Lo que Marx creía que era la tendencia del capitalismo industrial era exactamente lo que creía casi toda su generación: que la tendencia del capitalismo era evolucionar hacia el socialismo. Pero no fue así. Los rentistas contraatacaron. Los terratenientes se unieron a los banqueros y monopolistas y dijeron: «La renta económica no existe. No hay diferencia entre valor y precio. Y eso significa que todos generan toda su riqueza e ingresos desempeñando un papel productivo. Y si pudieran borrar de la mente de la gente la idea de que se puede ganar dinero no siendo productivos, sino solo siendo depredadores, buscadores de rentas, entonces no tendríamos ningún partido o movimiento político que dijera: «Bueno, deshagámonos de quienes extraen rentas económicas para tener una economía de bajos costos y valor a medida que la economía se vuelve más productiva y rica».

Es obvio que el precio de los bienes raíces, la vivienda y las oficinas aumentará. El costo del crédito aumentará. Debemos asegurarnos de que el excedente económico se utilice para aumentar el crecimiento económico, el nivel de vida y la productividad, y no solo para crear una clase superrentista de financieros, monopolistas y propietarios en la cima de la pirámide, que se enriquecen transformando al resto de la economía en inquilinos, deudores y consumidores, en lugar de propietarios, y operando en un entorno libre de deudas. Por lo tanto, Trump y toda la filosofía estadounidense del desarrollo, que es toda la teoría occidental del desarrollo, se oponen a toda la dinámica del capitalismo industrial que convirtió a Gran Bretaña, y luego a Francia, Alemania y Estados Unidos, en los principales países industriales del siglo XIX y principios del XX. Ese es parte del problema con nuestra forma de actuar hoy. ¿Cómo puede Estados Unidos realmente competir? ¿Qué tienen que ofrecer ahora que han reubicado sus empleos industriales y se han desindustrializado, y simplemente han intentado ganar dinero endeudándose cada vez más con países extranjeros, diciendo que si obtienen ganancias vendiéndoles a nosotros, si están en la OPEP y venden petróleo, pueden cobrar el precio que quieran por el petróleo, pero tienen que mantener todos sus ahorros en dólares estadounidenses, comprando bonos del Tesoro de EE. UU. u otros bonos estadounidenses. Tienen que mantener todo su dinero en dólares.

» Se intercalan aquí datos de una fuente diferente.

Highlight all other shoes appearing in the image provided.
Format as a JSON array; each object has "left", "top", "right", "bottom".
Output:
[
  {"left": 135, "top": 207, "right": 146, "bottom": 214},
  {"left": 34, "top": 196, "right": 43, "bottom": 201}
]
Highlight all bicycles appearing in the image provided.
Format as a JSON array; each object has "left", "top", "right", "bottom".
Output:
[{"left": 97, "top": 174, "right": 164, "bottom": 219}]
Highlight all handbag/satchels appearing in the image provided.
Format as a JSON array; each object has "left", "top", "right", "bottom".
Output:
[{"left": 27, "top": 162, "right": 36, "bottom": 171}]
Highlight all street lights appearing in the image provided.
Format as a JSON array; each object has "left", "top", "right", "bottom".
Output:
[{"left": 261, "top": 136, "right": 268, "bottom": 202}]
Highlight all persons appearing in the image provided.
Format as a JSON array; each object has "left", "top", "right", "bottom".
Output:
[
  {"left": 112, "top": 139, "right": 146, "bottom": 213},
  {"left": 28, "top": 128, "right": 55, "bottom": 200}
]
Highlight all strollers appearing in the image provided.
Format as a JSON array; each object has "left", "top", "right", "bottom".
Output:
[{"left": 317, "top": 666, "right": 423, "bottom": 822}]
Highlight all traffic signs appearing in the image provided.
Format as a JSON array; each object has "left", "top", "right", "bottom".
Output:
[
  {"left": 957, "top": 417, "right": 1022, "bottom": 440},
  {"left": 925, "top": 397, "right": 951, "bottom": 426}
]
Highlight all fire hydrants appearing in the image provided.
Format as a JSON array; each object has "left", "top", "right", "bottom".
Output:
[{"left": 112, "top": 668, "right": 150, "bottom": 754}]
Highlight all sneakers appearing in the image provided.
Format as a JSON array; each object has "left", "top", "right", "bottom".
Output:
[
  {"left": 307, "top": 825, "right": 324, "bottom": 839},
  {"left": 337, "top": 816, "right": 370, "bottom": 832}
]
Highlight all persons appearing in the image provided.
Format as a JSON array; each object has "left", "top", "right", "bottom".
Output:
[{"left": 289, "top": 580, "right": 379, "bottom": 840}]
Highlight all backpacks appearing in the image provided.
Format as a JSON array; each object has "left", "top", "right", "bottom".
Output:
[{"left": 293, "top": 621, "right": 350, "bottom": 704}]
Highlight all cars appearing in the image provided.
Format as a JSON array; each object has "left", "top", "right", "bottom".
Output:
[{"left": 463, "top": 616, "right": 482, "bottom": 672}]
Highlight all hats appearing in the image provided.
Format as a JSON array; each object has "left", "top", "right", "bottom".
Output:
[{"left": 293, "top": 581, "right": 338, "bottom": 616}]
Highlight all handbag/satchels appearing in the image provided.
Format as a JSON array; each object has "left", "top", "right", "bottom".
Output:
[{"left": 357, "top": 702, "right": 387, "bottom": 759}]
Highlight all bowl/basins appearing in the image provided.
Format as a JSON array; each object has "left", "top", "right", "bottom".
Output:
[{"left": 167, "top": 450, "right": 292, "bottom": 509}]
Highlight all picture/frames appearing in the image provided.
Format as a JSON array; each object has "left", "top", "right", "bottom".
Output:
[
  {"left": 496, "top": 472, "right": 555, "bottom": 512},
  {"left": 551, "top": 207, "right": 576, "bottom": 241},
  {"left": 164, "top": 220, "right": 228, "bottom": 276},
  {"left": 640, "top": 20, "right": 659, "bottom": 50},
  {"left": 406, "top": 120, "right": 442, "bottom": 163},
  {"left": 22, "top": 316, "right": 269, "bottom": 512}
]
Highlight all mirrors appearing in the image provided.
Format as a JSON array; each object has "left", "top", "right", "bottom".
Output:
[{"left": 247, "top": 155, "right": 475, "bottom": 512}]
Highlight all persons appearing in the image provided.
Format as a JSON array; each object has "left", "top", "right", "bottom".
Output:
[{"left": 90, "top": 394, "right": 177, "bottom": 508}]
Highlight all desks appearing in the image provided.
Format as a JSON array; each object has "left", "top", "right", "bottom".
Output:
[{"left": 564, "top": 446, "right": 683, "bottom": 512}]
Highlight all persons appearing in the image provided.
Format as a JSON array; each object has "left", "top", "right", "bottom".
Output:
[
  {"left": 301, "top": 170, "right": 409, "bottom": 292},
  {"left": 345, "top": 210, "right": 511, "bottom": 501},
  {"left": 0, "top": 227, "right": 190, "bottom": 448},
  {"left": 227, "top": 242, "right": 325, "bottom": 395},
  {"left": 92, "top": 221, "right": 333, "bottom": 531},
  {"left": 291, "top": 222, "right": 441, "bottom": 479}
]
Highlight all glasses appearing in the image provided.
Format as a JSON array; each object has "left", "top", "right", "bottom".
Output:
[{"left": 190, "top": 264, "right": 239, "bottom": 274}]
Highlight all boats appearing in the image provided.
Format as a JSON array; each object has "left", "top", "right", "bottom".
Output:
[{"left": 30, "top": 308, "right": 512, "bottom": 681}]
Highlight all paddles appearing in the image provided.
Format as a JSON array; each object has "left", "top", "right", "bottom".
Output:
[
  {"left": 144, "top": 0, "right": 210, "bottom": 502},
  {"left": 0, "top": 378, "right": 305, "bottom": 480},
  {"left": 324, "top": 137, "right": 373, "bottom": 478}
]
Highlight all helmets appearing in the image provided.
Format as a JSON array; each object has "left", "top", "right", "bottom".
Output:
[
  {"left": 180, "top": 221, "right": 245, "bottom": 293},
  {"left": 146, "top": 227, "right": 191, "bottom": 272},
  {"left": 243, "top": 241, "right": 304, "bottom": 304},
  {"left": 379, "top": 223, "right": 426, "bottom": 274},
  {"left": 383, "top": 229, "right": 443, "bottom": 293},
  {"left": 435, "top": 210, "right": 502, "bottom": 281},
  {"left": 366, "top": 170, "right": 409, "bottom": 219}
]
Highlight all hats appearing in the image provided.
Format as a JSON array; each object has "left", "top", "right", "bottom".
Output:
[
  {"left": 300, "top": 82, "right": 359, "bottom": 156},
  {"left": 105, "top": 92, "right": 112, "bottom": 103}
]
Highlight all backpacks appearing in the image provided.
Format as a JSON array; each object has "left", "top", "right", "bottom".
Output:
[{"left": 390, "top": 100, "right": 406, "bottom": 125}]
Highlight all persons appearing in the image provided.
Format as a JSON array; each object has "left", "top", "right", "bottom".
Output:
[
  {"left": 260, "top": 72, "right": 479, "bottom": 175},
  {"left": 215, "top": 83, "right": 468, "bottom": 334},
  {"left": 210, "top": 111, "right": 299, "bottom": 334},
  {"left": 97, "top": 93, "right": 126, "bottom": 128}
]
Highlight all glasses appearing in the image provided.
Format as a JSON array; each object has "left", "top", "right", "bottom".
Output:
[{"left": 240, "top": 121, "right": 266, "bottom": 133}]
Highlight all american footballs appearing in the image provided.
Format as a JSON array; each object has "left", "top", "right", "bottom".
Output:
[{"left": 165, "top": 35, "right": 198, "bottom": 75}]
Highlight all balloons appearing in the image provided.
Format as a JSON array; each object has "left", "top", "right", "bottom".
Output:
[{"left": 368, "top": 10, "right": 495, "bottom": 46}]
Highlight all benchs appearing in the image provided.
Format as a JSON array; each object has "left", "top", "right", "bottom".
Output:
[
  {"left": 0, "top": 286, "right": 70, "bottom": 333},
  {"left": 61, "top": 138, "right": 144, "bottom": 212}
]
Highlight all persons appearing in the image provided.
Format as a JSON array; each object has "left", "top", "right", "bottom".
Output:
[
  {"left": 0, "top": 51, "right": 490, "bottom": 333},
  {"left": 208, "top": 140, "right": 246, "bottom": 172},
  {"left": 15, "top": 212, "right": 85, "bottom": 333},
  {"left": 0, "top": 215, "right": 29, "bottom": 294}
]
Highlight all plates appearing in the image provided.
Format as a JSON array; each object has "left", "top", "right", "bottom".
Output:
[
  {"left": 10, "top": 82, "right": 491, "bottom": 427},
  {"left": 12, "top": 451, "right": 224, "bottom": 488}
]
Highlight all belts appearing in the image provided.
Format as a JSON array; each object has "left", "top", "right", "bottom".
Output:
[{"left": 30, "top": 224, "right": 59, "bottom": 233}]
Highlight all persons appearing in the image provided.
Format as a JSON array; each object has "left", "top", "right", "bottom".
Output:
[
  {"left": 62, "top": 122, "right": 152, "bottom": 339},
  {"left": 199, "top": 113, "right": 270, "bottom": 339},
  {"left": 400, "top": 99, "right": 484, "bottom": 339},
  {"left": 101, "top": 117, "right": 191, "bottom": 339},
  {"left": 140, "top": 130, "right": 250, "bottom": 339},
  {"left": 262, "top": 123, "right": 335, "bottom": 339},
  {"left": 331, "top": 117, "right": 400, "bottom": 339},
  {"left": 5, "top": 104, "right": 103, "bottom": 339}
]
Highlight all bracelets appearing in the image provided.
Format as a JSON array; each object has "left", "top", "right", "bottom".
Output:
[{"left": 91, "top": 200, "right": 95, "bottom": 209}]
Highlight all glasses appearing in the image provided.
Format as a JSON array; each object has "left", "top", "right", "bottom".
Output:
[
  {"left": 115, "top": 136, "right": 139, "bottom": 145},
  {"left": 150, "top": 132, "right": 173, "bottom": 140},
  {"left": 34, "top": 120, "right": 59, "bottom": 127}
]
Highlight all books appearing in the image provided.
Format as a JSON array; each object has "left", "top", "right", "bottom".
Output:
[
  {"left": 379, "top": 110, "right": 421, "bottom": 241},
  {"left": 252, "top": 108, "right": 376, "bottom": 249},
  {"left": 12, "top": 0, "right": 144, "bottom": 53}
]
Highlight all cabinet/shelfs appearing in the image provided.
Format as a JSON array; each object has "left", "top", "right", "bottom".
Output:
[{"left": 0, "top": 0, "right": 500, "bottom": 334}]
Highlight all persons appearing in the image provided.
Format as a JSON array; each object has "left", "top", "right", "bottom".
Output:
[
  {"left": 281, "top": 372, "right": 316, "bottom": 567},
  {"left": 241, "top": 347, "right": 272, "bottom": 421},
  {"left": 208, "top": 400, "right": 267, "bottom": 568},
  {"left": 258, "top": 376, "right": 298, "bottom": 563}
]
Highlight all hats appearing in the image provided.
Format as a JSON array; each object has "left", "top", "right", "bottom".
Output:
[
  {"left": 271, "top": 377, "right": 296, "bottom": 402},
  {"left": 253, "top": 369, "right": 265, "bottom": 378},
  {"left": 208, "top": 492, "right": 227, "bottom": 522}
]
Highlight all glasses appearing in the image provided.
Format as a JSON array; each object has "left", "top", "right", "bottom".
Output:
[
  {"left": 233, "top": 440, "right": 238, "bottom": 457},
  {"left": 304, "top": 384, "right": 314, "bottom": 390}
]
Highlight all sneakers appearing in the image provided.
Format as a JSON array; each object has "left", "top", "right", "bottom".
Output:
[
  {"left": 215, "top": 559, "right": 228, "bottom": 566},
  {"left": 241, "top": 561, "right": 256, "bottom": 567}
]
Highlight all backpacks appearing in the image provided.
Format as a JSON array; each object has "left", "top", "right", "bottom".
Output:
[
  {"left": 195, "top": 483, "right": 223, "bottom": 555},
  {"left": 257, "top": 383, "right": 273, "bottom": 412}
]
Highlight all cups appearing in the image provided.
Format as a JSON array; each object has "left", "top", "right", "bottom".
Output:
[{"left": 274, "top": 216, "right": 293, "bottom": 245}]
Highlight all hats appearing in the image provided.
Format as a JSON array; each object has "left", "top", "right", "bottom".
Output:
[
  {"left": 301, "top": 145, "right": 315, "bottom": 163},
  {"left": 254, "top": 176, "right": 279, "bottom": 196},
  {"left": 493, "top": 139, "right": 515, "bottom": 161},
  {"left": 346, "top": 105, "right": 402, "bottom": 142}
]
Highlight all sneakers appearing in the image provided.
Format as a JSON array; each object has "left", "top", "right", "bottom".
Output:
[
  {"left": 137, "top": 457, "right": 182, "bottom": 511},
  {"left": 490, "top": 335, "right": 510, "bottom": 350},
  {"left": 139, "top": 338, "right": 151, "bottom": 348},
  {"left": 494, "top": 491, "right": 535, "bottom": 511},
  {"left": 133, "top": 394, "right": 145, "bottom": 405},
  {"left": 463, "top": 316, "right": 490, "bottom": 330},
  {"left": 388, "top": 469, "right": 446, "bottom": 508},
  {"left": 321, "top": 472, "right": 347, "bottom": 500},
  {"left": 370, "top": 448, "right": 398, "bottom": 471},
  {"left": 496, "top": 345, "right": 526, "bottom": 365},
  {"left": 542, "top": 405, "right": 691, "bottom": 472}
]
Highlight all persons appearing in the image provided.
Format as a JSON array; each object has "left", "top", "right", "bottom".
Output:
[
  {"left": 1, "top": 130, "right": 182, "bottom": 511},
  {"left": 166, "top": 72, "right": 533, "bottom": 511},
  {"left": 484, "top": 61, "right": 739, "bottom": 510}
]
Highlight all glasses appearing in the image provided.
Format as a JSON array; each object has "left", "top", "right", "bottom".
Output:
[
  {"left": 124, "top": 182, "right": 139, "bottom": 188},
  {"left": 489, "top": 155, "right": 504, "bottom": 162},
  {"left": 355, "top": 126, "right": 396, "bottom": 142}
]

Bueno, todo esto está llegando a su fin, y por eso los países venden sus dólares, compran oro y plata, y los bonos y divisas de los demás. Estamos presenciando el fin de toda la contrarrevolución contra el capitalismo industrial que cobró impulso tras la Primera Guerra Mundial. La escuela austriaca de economía, la escuela libertaria y la escuela neoliberal afirman que no existe la regulación gubernamental. Ese es el camino a la servidumbre, sin ver que el camino que estamos recorriendo ahora es el camino al neofeudalismo. Así que hay una lucha por la mentalidad de la gente y por cómo van a pensar las cosas. He estado leyendo la cobertura periodística de Davos, y dice que a los visitantes de Davos se les ha caído la venda de los ojos. Se dan cuenta de que todo era un mito, y eso es exactamente lo que intentó hacer Mark Carney, de Canadá, cuando se anticipó al desfile, afirmando que todo lo que nos han dicho sobre el orden basado en reglas es un mito. Y recibió una ovación de pie por ello.

Bueno, imagínense lo enojado que estaba Donald Trump por esto, y sin duda intentará atacar a Canadá por ello. Se enojó mucho cuando Macron dijo lo mismo e inmediatamente amenazó con imponer aranceles del 200% al champán francés. Estamos presenciando una analogía casi infantil de lo que, de hecho, es una reestructuración estructural del funcionamiento de la economía mundial y, por lo tanto, de la dirección en la que se mueve la civilización misma.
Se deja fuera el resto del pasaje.